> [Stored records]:
· · ·

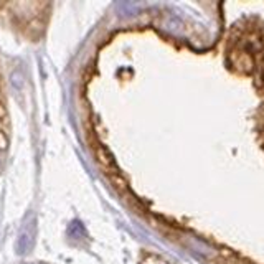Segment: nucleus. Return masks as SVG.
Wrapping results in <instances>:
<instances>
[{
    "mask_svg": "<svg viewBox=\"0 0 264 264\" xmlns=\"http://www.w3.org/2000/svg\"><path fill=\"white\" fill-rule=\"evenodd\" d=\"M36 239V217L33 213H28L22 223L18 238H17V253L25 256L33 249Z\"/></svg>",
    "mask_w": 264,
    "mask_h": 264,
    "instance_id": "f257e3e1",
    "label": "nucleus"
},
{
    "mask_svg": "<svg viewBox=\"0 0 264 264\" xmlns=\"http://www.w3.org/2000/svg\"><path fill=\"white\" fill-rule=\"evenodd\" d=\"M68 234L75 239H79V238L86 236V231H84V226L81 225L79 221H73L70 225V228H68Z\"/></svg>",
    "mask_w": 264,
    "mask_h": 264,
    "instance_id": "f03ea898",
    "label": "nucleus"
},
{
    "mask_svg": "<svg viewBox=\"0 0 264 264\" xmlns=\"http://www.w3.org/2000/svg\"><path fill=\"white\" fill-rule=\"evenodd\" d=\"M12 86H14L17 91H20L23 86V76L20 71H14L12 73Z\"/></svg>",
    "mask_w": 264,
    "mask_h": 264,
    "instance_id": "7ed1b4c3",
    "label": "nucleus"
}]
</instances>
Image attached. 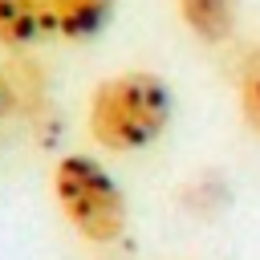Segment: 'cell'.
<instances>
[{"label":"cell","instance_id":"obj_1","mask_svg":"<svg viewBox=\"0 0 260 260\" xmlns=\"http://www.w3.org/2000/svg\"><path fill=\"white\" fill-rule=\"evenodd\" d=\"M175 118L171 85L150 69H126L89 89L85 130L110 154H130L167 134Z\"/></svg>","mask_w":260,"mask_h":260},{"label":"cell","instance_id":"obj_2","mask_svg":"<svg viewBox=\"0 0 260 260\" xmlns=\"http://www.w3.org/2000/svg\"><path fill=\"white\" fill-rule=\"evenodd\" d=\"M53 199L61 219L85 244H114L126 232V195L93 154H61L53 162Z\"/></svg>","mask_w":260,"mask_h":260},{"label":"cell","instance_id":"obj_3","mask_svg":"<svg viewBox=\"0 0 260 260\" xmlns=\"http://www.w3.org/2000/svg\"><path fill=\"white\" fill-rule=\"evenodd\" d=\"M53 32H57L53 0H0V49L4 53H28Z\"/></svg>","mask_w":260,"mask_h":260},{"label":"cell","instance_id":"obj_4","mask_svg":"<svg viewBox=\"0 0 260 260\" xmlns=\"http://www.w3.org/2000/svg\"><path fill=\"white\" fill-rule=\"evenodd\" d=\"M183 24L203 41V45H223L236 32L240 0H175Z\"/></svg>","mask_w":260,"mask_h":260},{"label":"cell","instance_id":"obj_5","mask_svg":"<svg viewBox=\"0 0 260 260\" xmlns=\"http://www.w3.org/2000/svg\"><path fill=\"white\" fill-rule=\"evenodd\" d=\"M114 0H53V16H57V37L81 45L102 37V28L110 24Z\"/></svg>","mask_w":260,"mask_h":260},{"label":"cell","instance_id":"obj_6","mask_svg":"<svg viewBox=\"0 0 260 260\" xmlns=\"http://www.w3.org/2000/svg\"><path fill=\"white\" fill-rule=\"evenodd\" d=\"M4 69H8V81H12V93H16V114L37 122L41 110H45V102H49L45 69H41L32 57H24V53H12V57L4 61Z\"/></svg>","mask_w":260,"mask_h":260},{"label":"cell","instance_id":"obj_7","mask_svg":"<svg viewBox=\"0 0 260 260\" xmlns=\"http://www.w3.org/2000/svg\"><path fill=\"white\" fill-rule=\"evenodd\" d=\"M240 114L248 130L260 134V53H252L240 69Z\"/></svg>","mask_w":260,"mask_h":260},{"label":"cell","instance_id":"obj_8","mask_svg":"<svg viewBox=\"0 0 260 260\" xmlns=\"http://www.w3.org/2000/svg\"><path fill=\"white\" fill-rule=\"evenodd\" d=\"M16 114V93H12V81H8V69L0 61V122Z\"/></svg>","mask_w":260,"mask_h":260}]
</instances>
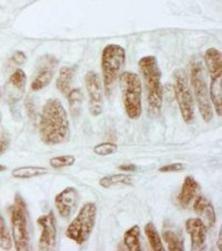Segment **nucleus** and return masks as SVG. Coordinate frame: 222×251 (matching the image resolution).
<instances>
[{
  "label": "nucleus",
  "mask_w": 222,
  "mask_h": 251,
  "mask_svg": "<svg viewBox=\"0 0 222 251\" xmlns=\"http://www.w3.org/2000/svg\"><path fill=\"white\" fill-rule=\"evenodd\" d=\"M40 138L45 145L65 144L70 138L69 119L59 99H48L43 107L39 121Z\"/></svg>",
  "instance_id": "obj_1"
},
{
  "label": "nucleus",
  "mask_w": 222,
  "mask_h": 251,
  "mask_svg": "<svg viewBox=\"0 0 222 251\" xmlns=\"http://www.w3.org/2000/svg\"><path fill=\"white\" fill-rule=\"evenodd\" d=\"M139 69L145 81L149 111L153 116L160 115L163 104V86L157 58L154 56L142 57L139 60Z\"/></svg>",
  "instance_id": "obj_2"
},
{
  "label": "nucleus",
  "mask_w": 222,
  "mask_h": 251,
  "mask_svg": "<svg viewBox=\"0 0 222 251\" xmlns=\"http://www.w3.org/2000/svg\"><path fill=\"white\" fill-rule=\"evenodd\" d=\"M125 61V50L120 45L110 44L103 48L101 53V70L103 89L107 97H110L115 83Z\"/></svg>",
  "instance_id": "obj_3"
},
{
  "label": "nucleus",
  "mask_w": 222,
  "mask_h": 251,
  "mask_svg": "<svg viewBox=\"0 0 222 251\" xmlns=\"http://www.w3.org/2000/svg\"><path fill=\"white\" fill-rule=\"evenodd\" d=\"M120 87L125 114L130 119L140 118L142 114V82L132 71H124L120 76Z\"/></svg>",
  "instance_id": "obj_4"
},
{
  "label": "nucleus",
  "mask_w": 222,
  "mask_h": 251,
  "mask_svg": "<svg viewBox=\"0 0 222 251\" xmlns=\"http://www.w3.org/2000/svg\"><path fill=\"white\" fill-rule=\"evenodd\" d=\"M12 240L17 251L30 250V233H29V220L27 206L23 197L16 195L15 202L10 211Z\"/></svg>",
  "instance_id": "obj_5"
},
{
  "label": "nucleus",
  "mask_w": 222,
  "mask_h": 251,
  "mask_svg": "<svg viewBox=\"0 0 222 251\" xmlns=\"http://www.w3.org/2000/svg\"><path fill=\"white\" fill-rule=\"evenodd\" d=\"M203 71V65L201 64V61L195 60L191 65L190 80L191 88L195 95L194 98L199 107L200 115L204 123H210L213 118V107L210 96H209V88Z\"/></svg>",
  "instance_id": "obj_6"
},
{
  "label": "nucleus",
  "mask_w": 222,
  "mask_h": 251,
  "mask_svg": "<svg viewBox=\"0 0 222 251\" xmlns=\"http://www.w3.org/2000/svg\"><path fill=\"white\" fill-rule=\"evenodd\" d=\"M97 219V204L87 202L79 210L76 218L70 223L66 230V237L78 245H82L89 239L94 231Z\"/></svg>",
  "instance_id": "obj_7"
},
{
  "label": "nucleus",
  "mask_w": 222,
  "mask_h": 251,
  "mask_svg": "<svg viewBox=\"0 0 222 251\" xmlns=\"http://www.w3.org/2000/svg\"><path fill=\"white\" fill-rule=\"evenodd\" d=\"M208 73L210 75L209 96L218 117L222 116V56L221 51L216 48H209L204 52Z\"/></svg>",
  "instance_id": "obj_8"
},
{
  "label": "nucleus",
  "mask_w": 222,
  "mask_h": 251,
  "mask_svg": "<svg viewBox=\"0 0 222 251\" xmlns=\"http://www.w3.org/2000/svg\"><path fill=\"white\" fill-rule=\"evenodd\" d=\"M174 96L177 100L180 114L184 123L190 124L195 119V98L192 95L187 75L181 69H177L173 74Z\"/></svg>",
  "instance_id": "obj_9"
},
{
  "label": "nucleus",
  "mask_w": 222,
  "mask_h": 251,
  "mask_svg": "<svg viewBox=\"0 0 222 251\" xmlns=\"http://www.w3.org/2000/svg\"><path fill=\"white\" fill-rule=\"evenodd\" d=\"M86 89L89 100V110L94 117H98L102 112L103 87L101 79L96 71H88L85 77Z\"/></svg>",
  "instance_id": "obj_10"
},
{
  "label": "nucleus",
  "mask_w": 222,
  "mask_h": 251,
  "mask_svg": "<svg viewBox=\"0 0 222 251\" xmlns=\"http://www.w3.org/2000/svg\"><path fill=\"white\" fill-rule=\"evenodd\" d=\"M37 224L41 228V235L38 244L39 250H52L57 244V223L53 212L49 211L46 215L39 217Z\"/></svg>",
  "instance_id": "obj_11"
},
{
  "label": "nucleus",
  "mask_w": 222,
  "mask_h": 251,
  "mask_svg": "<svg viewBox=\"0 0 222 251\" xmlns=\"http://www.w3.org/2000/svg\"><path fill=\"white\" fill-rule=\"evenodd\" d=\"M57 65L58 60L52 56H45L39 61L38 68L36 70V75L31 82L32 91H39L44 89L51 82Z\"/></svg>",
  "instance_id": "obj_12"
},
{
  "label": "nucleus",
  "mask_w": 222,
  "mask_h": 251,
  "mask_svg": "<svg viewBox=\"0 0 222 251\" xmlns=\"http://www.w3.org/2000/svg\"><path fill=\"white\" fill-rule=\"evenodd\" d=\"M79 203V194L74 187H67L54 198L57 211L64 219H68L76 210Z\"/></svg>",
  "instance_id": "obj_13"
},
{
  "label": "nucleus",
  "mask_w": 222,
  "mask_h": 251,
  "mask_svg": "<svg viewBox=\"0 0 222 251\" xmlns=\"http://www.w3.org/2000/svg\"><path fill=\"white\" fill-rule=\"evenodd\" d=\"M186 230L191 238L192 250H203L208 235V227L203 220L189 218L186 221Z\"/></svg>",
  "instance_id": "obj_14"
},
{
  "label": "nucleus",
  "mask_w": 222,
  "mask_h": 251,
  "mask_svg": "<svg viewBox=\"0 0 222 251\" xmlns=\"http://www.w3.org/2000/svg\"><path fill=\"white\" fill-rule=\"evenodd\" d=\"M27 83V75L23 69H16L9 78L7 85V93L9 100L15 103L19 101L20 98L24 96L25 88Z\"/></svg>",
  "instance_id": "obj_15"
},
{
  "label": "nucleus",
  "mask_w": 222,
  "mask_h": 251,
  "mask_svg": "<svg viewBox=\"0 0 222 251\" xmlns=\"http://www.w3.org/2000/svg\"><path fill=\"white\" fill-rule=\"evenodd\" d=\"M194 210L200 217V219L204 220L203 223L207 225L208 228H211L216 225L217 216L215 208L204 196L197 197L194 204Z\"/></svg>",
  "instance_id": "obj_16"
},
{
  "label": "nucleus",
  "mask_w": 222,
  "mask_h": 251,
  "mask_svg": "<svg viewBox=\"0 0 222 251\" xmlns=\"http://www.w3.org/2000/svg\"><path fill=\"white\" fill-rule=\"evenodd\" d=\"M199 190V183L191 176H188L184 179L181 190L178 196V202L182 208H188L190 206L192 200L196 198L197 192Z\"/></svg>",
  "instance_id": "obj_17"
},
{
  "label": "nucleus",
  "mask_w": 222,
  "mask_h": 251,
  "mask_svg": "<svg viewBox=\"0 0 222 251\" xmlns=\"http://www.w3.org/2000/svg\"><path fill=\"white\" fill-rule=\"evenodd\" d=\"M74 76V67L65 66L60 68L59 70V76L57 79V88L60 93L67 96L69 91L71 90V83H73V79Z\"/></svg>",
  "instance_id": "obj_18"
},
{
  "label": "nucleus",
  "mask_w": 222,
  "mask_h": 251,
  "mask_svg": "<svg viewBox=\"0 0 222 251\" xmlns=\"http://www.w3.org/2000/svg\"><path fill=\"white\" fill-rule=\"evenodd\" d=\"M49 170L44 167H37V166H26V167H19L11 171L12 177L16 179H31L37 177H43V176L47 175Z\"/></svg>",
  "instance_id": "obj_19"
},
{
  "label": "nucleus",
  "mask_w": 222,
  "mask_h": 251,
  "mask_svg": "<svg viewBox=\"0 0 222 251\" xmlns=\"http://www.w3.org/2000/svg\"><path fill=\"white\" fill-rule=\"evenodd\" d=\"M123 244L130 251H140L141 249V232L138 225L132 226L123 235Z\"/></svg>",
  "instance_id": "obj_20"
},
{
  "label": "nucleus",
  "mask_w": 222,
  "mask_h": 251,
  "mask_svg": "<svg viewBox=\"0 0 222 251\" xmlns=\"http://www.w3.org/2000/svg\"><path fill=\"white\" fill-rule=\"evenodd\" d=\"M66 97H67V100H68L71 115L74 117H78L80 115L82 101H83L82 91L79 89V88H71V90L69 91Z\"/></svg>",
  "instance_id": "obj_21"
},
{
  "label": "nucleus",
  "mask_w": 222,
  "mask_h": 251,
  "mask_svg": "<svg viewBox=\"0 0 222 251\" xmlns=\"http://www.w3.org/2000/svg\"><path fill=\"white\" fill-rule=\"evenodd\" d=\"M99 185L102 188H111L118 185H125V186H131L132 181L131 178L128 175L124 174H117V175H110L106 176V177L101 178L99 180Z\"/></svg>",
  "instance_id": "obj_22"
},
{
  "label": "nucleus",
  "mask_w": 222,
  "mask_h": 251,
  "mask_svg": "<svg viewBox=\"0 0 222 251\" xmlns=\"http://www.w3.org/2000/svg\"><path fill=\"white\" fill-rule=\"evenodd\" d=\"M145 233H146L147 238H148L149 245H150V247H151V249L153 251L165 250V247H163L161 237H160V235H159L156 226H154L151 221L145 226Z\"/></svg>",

· · ·

> [Work to complete]:
Repeat the listing verbatim from its first line through the line containing "234L75 239H79V238L86 236V231H84V226L81", with both ends included. Leave the pictures out of your answer.

> [Result of this task]:
Segment: nucleus. Return masks as SVG.
Wrapping results in <instances>:
<instances>
[{
    "mask_svg": "<svg viewBox=\"0 0 264 264\" xmlns=\"http://www.w3.org/2000/svg\"><path fill=\"white\" fill-rule=\"evenodd\" d=\"M36 239V217L33 213H28L22 223L18 238H17V253L25 256L33 249Z\"/></svg>",
    "mask_w": 264,
    "mask_h": 264,
    "instance_id": "f257e3e1",
    "label": "nucleus"
},
{
    "mask_svg": "<svg viewBox=\"0 0 264 264\" xmlns=\"http://www.w3.org/2000/svg\"><path fill=\"white\" fill-rule=\"evenodd\" d=\"M68 234L75 239H79V238L86 236V231H84V226L81 225L79 221H73L70 225V228H68Z\"/></svg>",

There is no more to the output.